Return, with both end lines included, exactly what the data below holds from the line with "JEONJU UNIVERSITY" through the line with "Dein blühender Alltag", though not the pictures.

§ §

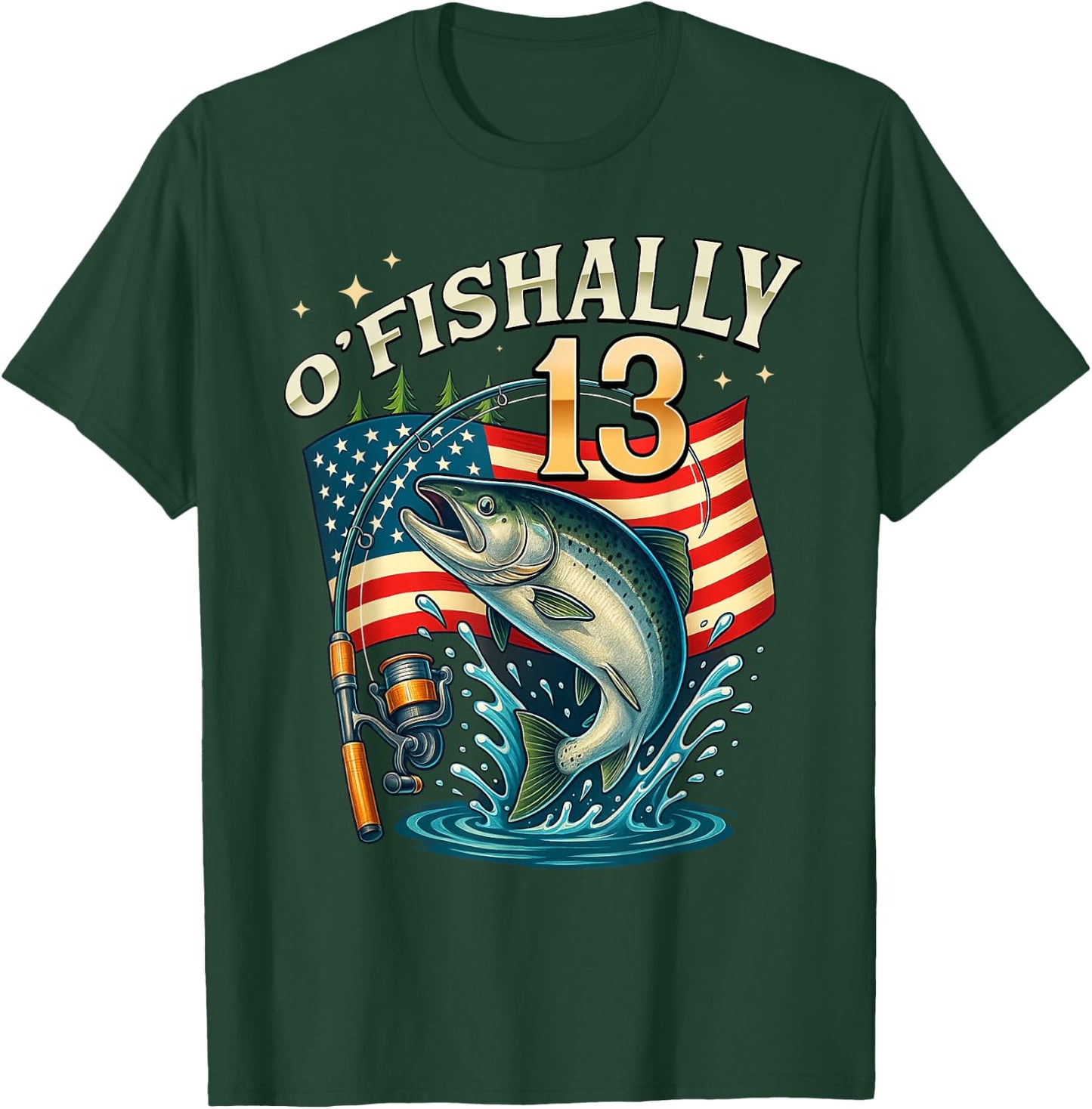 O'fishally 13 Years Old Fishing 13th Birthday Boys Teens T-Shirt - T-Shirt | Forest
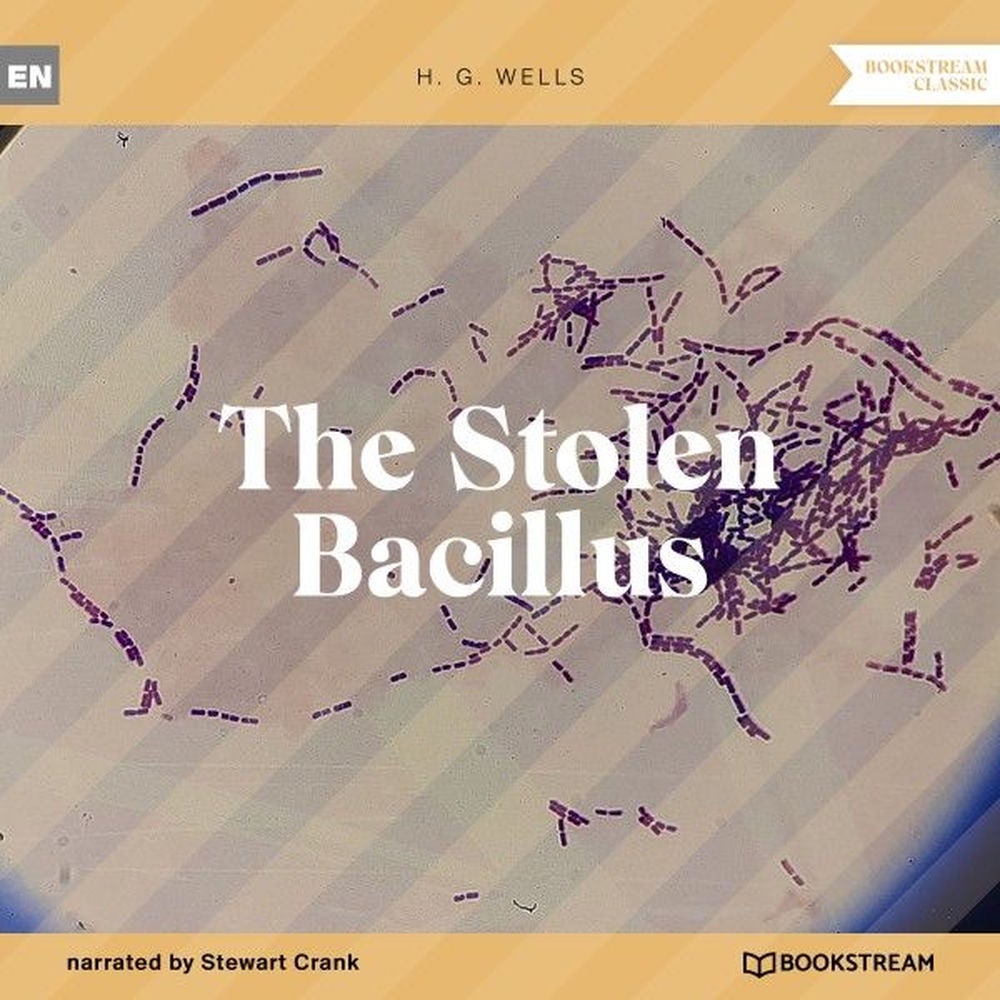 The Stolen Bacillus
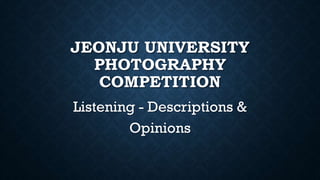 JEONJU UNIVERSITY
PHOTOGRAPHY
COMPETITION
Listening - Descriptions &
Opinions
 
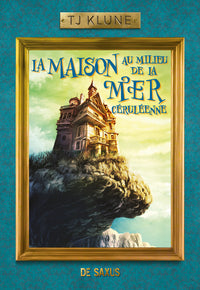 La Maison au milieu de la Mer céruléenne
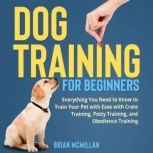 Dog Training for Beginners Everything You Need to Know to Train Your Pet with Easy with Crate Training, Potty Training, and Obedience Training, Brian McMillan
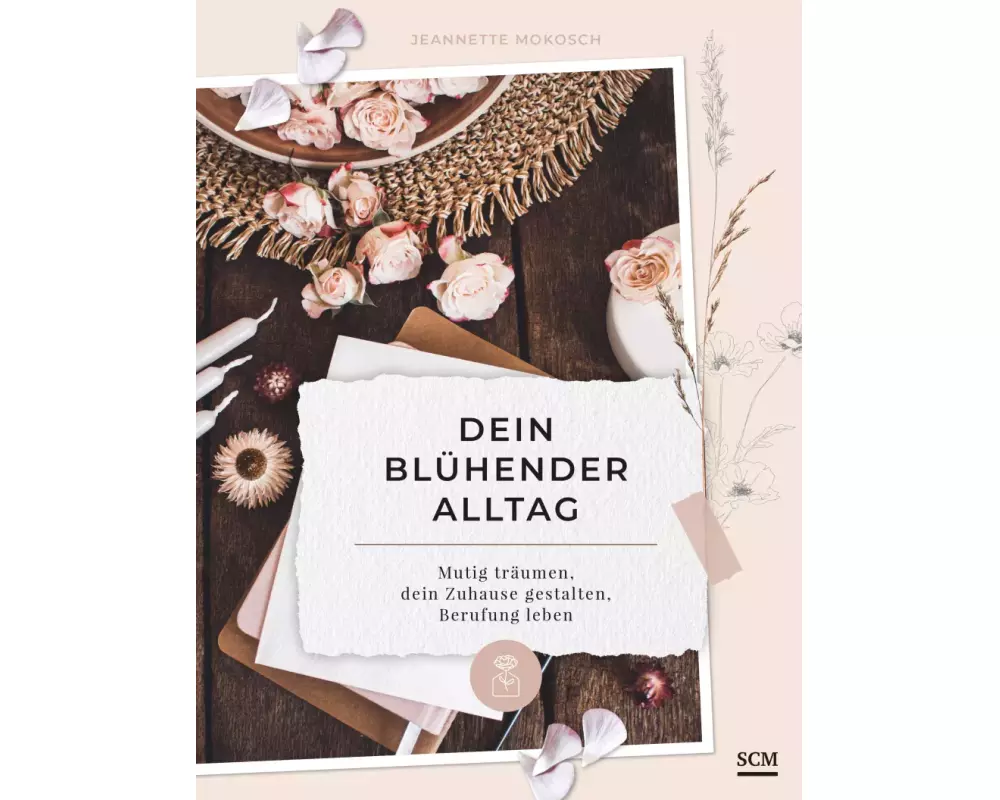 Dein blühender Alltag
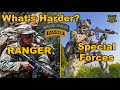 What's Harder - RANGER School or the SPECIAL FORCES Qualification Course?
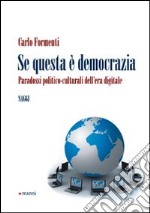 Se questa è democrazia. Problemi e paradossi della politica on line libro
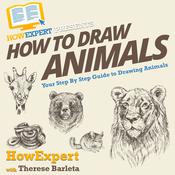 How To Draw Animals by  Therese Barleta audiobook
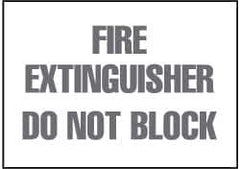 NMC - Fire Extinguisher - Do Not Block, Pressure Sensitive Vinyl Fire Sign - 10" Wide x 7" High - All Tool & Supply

§ §

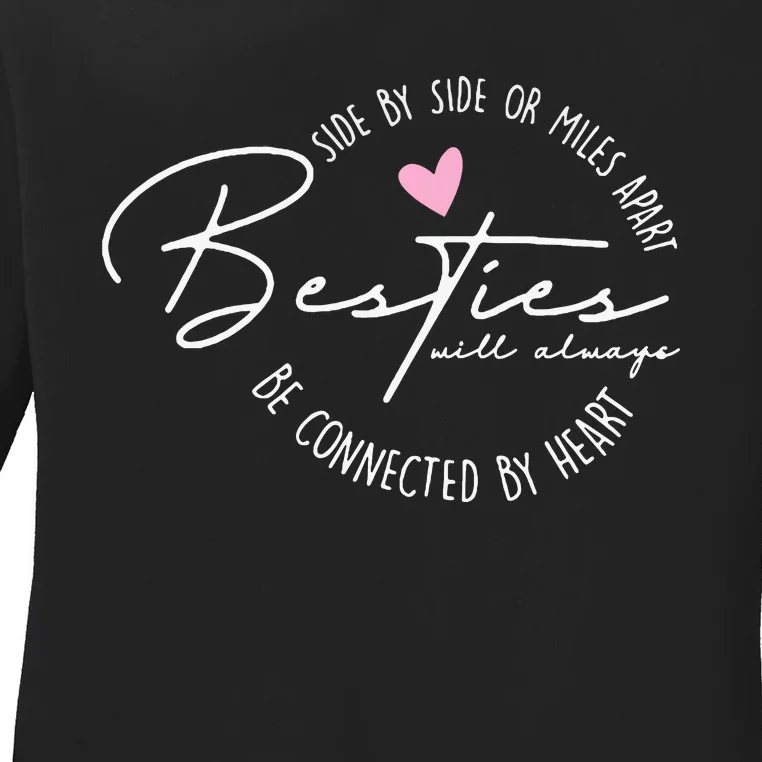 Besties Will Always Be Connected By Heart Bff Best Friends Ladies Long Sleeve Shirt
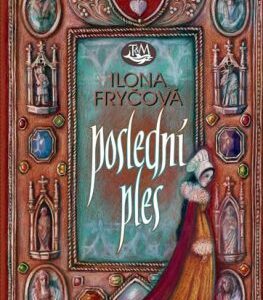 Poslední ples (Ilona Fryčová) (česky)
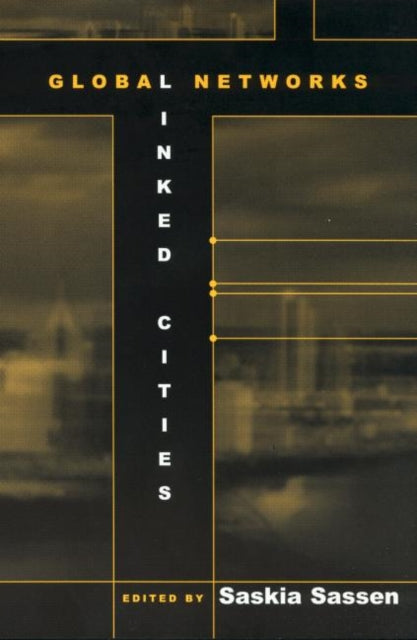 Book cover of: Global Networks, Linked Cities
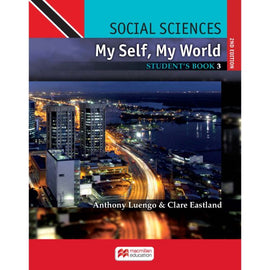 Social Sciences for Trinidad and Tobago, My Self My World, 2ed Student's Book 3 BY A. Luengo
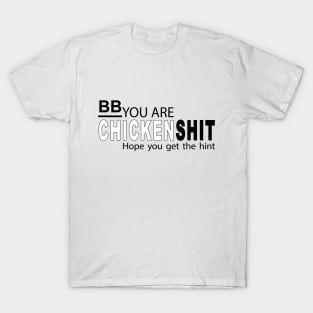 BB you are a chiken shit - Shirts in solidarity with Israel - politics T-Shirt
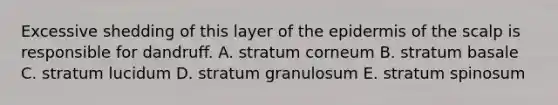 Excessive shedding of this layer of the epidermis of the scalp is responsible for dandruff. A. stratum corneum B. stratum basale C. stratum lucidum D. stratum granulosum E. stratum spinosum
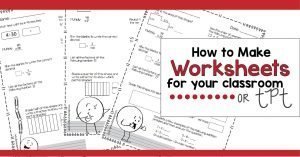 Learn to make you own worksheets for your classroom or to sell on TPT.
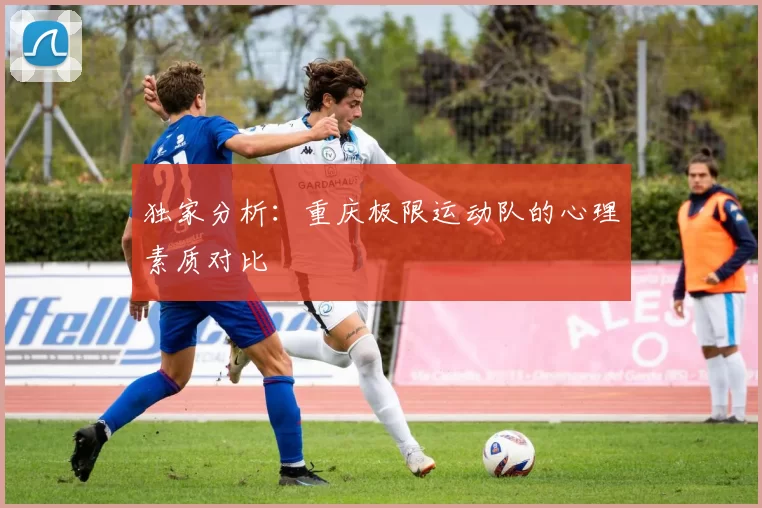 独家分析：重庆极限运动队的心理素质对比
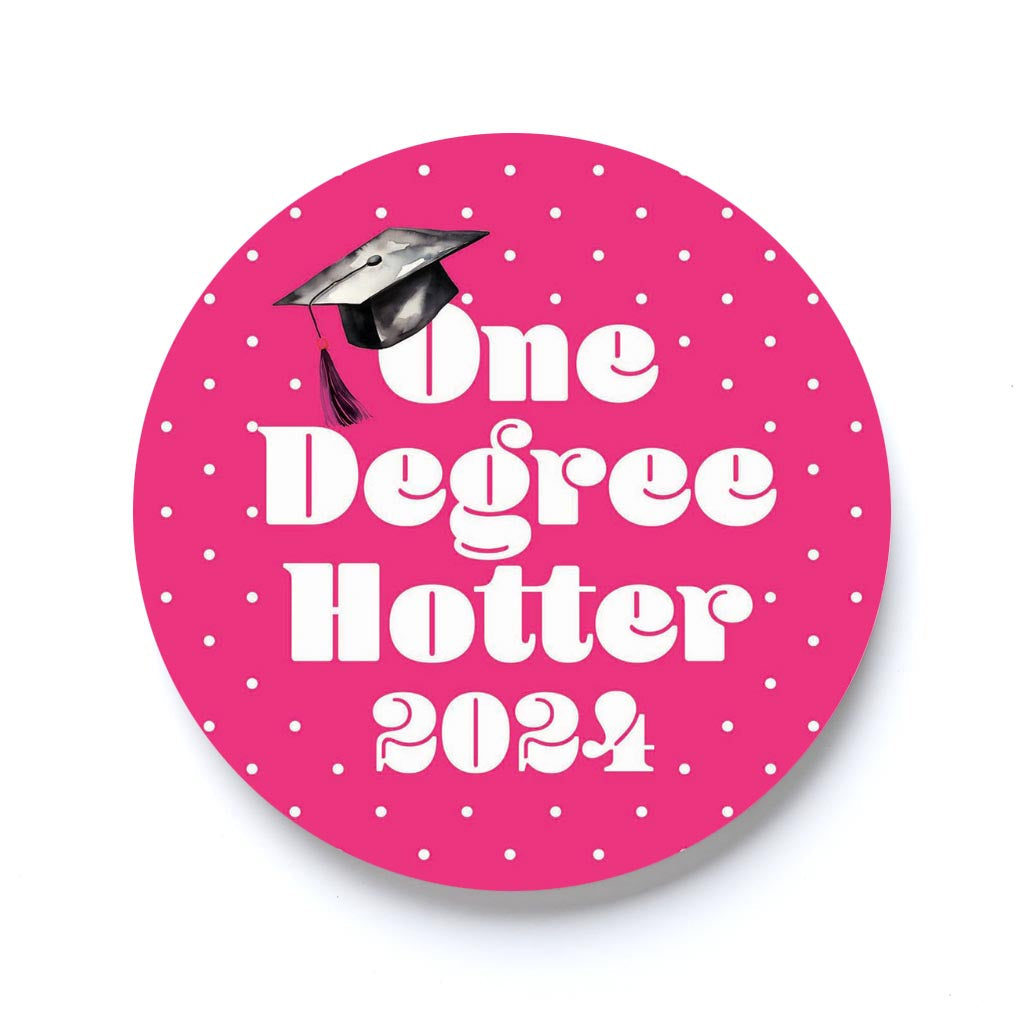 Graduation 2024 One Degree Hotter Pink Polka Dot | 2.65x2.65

§ §

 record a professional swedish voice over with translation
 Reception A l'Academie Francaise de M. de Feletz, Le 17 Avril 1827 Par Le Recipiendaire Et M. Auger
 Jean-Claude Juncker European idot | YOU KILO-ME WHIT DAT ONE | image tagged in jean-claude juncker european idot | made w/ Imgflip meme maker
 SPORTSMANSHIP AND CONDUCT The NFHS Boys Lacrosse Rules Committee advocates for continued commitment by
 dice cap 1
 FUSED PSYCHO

§ §

*Response below*.
 JEONJU UNIVERSITY
PHOTOGRAPHY
COMPETITION
Listening - Descriptions &
Opinions
 
 La Maison au milieu de la Mer céruléenne
 Dog Training for Beginners Everything You Need to Know to Train Your Pet with Easy with Crate Training, Potty Training, and Obedience Training, Brian McMillan
 Dein blühender Alltag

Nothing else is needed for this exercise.